The elevator opens and he steps in. As the doors close, he hears a small dog yapping from somewhere in the building; otherwise he encounters no one on his way back to the car.

Madeleine has built a tank and a station wagon. Claire has finished her house and built a church which they have agreed is also the school and the A&P. They are arranging farm animals around their new subdivision when the phone rings in the kitchen.

“Hello? … Hi Sharon …,” says Mrs. Froelich. “Yeah, she is.” She laughs. “Well I wouldn’t mind if she did … no big deal … sure, I’ll send her home….”

Madeleine watches out the Froelichs’ living-room window as Claire walks away down the driveway. Marsha Woodley is there at the foot of it, talking to Ricky. Claire reaches out and takes Ricky’s hand. Marsha takes Claire’s other hand and the three of them walk down St. Lawrence Avenue like that, toward the McCarrolls’ house, just as though Ricky and Marsha were her parents and Claire was their little girl.

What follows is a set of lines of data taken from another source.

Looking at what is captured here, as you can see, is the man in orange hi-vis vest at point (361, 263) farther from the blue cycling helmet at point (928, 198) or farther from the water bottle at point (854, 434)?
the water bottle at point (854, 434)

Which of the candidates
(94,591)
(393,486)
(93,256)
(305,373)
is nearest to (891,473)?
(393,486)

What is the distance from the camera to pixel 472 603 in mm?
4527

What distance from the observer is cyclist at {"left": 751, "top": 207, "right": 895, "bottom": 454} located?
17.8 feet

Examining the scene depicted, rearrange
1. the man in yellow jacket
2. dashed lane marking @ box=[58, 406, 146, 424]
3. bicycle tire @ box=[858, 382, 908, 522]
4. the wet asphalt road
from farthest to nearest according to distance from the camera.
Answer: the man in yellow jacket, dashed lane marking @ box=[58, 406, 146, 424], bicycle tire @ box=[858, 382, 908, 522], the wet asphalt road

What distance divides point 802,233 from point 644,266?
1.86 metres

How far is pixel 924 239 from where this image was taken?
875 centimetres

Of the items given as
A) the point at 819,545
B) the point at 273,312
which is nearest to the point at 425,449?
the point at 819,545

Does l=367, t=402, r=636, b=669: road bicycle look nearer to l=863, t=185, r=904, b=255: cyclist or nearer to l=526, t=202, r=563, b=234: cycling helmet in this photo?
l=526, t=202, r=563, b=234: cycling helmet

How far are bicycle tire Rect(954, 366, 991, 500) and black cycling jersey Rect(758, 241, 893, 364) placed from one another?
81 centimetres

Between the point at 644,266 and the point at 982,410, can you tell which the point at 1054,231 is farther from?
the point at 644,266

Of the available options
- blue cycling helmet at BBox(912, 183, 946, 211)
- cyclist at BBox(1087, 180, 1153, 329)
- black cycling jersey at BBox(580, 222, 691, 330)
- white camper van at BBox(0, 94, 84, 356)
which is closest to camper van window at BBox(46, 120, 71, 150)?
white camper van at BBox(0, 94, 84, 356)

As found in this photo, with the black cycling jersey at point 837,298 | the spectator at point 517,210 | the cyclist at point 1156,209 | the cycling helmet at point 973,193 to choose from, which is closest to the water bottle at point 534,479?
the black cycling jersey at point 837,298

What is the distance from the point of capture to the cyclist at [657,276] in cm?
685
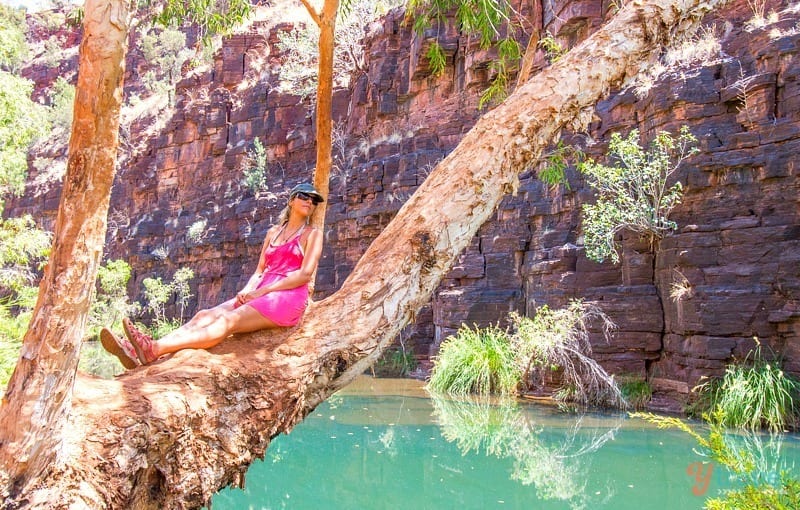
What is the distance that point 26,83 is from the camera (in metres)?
10.5

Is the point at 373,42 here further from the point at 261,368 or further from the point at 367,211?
the point at 261,368

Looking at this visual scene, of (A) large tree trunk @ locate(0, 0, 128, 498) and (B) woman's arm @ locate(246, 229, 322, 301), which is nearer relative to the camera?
(A) large tree trunk @ locate(0, 0, 128, 498)

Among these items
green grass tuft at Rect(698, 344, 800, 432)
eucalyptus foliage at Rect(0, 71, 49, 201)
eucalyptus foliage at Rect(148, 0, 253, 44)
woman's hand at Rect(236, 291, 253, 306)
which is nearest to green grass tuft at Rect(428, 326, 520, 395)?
green grass tuft at Rect(698, 344, 800, 432)

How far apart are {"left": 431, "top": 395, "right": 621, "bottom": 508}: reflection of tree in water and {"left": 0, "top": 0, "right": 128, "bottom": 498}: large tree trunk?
503 centimetres

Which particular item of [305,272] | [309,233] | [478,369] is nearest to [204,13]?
[309,233]

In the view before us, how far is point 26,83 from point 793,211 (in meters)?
12.0

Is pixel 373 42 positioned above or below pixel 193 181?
above

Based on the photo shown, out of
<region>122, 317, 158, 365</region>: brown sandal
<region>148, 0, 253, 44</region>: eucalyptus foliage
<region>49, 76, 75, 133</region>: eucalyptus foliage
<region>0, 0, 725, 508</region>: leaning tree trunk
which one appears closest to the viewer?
<region>0, 0, 725, 508</region>: leaning tree trunk

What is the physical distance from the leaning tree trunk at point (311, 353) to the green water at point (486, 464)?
3.61 metres

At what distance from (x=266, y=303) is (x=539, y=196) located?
12.5m

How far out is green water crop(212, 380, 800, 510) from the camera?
6.24 m

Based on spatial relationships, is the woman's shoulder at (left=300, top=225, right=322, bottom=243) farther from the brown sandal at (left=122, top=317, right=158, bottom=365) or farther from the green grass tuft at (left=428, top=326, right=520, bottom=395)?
the green grass tuft at (left=428, top=326, right=520, bottom=395)

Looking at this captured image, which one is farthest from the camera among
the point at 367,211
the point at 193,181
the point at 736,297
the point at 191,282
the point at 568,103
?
the point at 193,181

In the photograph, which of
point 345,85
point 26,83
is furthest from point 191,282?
point 26,83
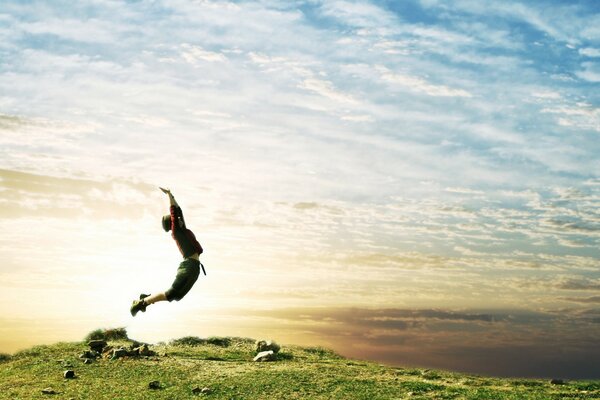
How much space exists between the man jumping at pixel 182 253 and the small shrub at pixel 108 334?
14.9m

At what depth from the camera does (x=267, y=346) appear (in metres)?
29.4

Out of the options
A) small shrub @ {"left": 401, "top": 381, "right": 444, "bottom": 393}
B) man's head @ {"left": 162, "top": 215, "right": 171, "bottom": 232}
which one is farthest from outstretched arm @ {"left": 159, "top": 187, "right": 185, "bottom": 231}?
small shrub @ {"left": 401, "top": 381, "right": 444, "bottom": 393}

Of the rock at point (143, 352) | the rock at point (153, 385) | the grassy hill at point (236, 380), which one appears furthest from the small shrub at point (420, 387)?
the rock at point (143, 352)

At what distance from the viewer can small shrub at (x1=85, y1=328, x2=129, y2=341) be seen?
3186cm

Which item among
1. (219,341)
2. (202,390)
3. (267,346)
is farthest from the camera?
(219,341)

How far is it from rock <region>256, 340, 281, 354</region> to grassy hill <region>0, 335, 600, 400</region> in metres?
0.44

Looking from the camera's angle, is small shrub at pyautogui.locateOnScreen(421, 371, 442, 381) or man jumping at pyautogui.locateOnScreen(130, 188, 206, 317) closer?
man jumping at pyautogui.locateOnScreen(130, 188, 206, 317)

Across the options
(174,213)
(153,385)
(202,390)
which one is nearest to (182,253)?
(174,213)

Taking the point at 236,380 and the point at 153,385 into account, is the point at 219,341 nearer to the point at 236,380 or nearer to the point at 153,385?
the point at 236,380

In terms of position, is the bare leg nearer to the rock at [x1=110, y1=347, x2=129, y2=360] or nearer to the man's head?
the man's head

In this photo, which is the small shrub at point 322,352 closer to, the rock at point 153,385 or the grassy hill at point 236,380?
the grassy hill at point 236,380

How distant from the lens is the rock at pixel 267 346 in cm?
2936

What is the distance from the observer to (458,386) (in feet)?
74.2

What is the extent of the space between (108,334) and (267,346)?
8.60 meters
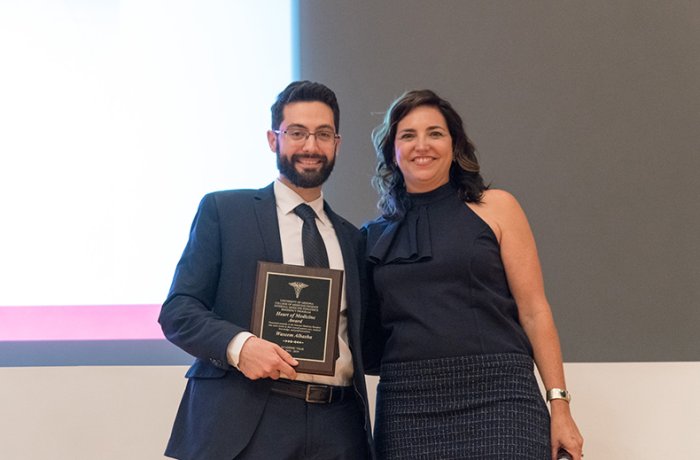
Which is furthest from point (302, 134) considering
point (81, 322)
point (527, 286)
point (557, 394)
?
point (81, 322)

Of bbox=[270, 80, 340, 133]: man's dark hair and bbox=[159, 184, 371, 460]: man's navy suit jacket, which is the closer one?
bbox=[159, 184, 371, 460]: man's navy suit jacket

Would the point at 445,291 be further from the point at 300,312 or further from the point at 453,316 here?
the point at 300,312

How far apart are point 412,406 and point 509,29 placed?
164 centimetres

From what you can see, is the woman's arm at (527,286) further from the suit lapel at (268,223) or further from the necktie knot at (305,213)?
the suit lapel at (268,223)

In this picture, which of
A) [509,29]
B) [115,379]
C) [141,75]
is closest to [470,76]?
[509,29]

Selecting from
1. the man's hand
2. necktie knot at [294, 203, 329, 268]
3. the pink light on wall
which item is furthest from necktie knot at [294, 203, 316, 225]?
the pink light on wall

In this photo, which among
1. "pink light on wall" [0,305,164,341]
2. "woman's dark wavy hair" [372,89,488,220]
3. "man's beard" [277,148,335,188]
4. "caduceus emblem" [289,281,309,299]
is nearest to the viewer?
"caduceus emblem" [289,281,309,299]

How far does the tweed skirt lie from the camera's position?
1895 mm

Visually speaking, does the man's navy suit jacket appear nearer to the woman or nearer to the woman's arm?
the woman

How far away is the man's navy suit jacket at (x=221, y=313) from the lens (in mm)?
1828

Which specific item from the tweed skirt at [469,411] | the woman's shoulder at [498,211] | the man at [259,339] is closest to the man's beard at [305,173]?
the man at [259,339]

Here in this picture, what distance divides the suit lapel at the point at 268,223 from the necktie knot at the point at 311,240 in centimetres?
7

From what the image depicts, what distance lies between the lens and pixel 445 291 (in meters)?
2.01

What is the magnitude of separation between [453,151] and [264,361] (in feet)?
2.79
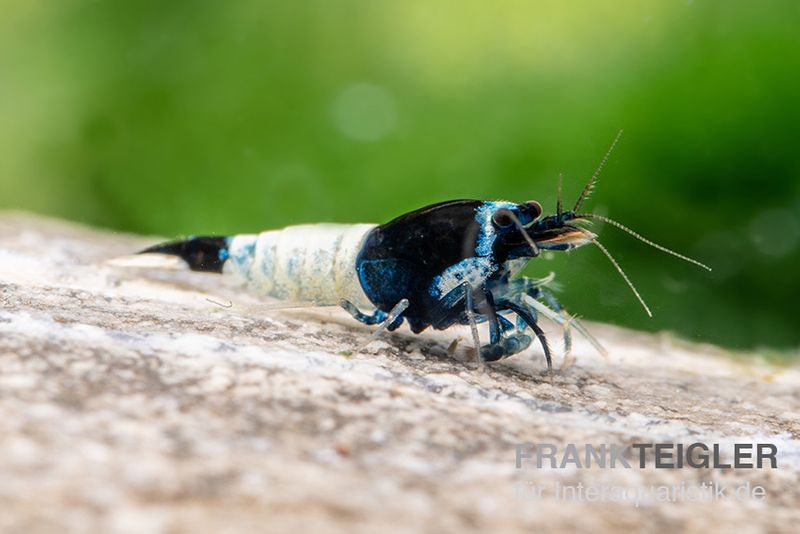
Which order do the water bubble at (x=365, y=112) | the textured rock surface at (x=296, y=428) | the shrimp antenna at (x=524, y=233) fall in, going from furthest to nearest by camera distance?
the water bubble at (x=365, y=112) → the shrimp antenna at (x=524, y=233) → the textured rock surface at (x=296, y=428)

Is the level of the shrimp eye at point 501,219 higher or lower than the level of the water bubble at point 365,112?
lower

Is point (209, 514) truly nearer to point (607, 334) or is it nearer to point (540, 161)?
point (607, 334)

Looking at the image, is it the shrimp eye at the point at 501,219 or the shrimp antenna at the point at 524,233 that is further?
the shrimp eye at the point at 501,219

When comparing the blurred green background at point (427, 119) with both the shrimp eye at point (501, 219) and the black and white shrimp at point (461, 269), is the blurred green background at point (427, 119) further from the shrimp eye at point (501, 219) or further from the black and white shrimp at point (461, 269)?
the shrimp eye at point (501, 219)

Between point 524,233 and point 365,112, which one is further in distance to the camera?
point 365,112

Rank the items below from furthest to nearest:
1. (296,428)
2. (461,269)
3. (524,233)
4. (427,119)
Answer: (427,119) → (461,269) → (524,233) → (296,428)

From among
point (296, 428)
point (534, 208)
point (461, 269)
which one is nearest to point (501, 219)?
point (534, 208)

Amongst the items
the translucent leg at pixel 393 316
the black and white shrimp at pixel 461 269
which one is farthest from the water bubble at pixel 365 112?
the translucent leg at pixel 393 316

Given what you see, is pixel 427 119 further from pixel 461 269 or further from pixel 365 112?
pixel 461 269
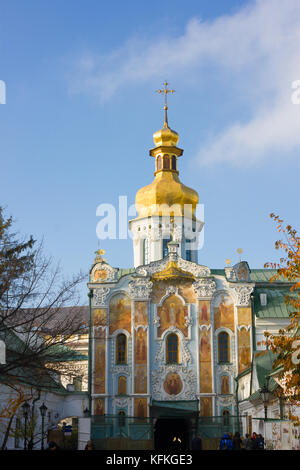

Jack drops off the staff car and returns to his office to find a message telling him to call the CO. He asks his admin clerk, “When did this come in?” Has he been missed? His clerk answers, “An hour ago, sir.” Jack dials the CO’s extension—what will he say if Woodley asks
where he has been? Jack doesn’t relish the thought of lying to his commanding officer.

He needn’t have worried. Woodley was calling to advise him that the prime minister has finally ordered an increase in the alert status. The Canadian armed forces are at “military vigilance”—a level just short of the U.S. defcon 2. But Diefenbaker still has not made a statement in support of the U.S. And the alert is to be implemented secretly. “You’ve got to be kidding,” says Jack.

Our Voodoo interceptors “may or may not” now be armed with Genie nuclear missiles which we “may or may not” have in our possession.

“Fun ’n’ games, eh?” says Hal.

“Bunch of Mickey Mouse politicians.”

“Let’s keep our eye on the ball, shall we? Old Dief needs all the help he can get.”

Jack gets the message. There has been enough bellyaching about government in the past couple of days; the people of Canada elected Diefenbaker for better or worse, and that’s who the military is working for. The new state of alert will have little effect on the operations of RCAF Centralia. They are in for more high-tension thumb-twiddling; all the more reason to cool it with the complaints.

“Righto,” says Jack.

“’
Wiedersehen.”

Jack crosses the Huron County road and enters the PMQ patch. He feels tired for some reason. Kids are out playing. In the Boucher driveway, a team’s worth of hockey equipment is laid out to air, and up ahead, in Jack’s own driveway, the Rambler is parked awry, which is how he can tell Mimi’s been out shopping. Everything looks normal. But that’s just a veneer. Normal has begun to mean that we could all be annihilated in a matter of hours. He takes a big breath of autumn air.
You never had it so good
. Who said that? How can something be so true and so false at the same time?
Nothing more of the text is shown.